INSTRUÇÕES >>
Traduza para o inglês esta frase do trecho fornecido: “Voei nas asas de um longínquo maio, despencando nas bordas da Bahia de Todos os Santos.”

TRECHO FORNECIDO >>
──────────────────────────────
Voei nas asas de um longínquo maio, despencando nas bordas da Bahia de Todos os Santos. Aterrissei, para manter-me a trabalhar com tintas. Tintas tais, nem de longe poderia supor, viriam colorir meus textos em outro maio, mais de meio-século após, ao pintar em vez de casarios e fábricas, pratos postos à mesa com o engenho e a arte dos ribeirinhos sobreviventes às enlameadas margens da baía.

Outros maios empurraram minha vida. 

Folhinhas do calendário despencando e, em certo outono-maio de finais do século passado, ainda vivo na memória, dei-me ao desplante – antanho intenso missivista – de ingressar no sagrado território da culinária. Não tanto o estar a bordo de um fogão. Falo do tentar cozinhar palavras inebriadoras das mentes dos quantos, porventura, as masquem. 

Guardei no pote das recordações, os preparos com carne bovina, até então privilegiados: o matambre, o ‘prego’, - os segredos de prepará-los -, e das gordas costelas derretendo-se ao fogo-chão. Mergulhei de corpo e alma, nas deliciosas regalias do tabuleiro das baianas e aprendi provocantes artimanhas, festa dos paladares dos convivas e deslumbramento dos olhos, irmãos gêmeos univitelinos dos leitores.
──────────────────────────────
SEÇÃO DE DADOS >>
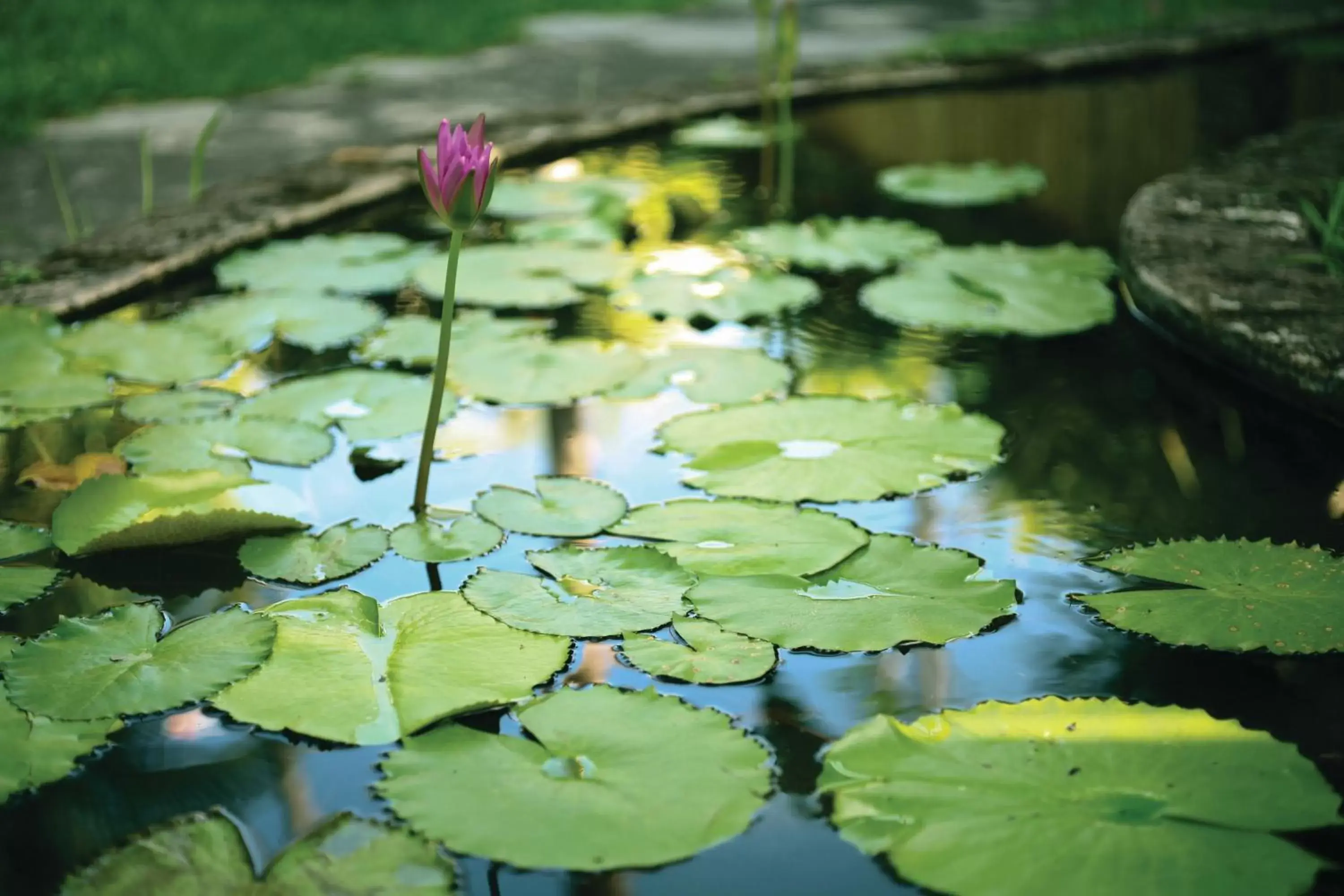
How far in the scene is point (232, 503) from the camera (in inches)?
48.9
──────────────────────────────
RESPOSTA DA TAREFA >>
I flew on the wings of a distant May, tumbling down onto the shores of the Bay of All Saints.